В 1945 году «Сибиряковым» назвали другой корабль Северного ледокольного флота.
Насколько мне известно, этот корабль плавал под именем «Сибиряков» чуть ли не до 1980-х годов. Вот о современных потомках Сибирякова рассказывали мне разное: от того, что живут они сейчас в Калифорнии и далеко не бедствуют, и кончая рассказом о том, как в 1942 году в лагерном пункте на Аркагале (Колыма) умер последний в роду Сибиряковых, внук Александра Михайловича. Что здесь правда, мне трудно сказать, но, может быть, речь шла о разных ветвях рода Сибиряковых — за века процветания он очень разросся.
Рассказывать об иркутских купцах можно почти что бесконечно. Чего стоит хотя бы история про то, как энциклопедически образованный человек, личный друг Карла Линнея, Эрик Лаксман пришел к выводу: невыгодно рубить лес, чтобы из золы делать поташ, столь необходимый для выдувки стекла. Надо искать природные минералы, и он даже знает, какие. Эрик Лаксман увлек своим проектом купца Солдатова, они построили завод… И весь мир завоевал лаксмановский метод создания стеклянного теста, основанный на применении минерального сырья и дающий более чистое, более красивое, более качественное стекло.

ЗАДАНИЕ =>
Соответствуют ли тексту о Сибиряковых и иркутских купцах приведенные ниже утверждения? Ответьте на каждое «да» или «нет» и точно процитируйте решающие слова текста.
1. Корабль, получивший в 1945 году имя «Сибиряков», насколько известно автору, носил его почти до 1980-х годов.
2. Автор уверен, что последний в роду Сибиряковых умер в 1942 году на Аркагале.
3. Эрик Лаксман считал выгодным рубить лес, чтобы получать поташ из золы.

ПРЕДСТАВЛЕННЫЕ ДАННЫЕ =>
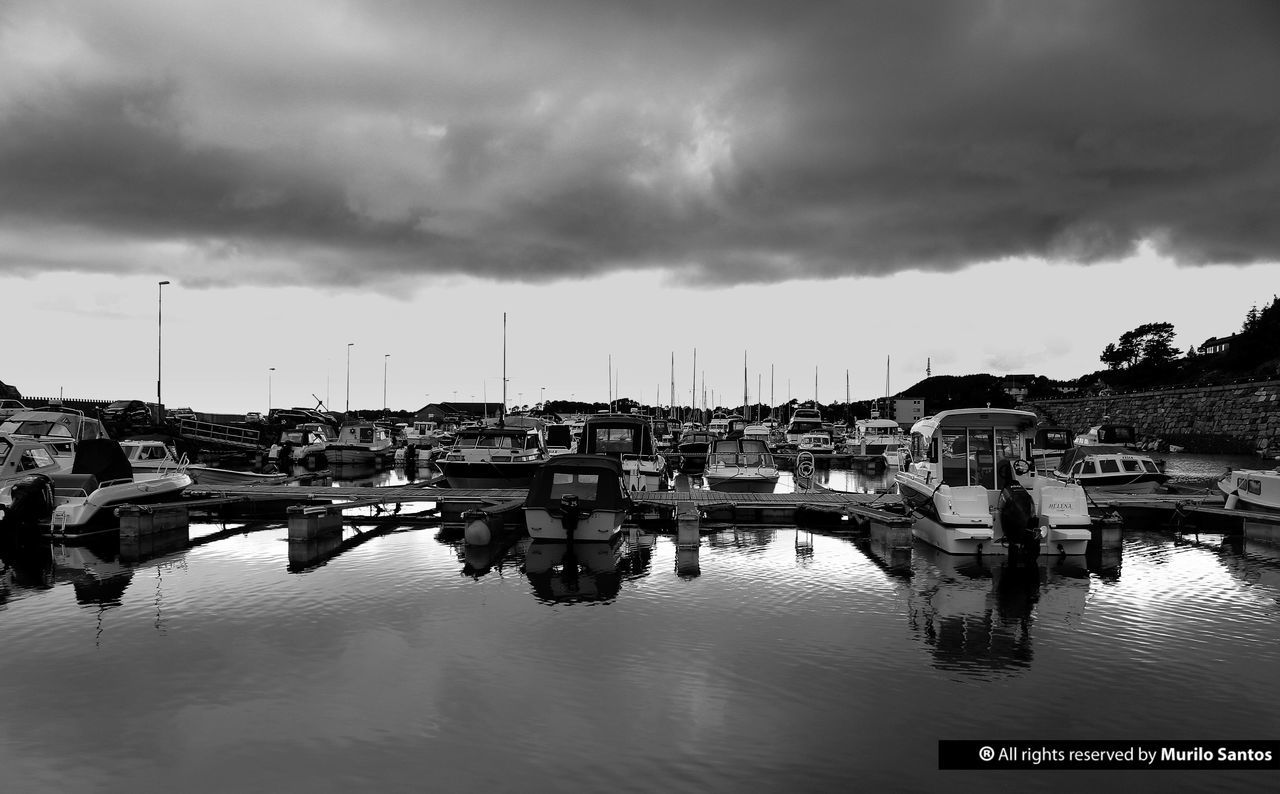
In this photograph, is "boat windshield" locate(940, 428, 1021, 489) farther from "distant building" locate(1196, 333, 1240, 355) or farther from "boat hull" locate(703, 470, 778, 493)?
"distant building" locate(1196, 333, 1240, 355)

РЕШЕНИЕ =>
1. Да: «этот корабль плавал под именем «Сибиряков» чуть ли не до 1980-х годов».
2. Нет: «Что здесь правда, мне трудно сказать».
3. Нет: «невыгодно рубить лес, чтобы из золы делать поташ».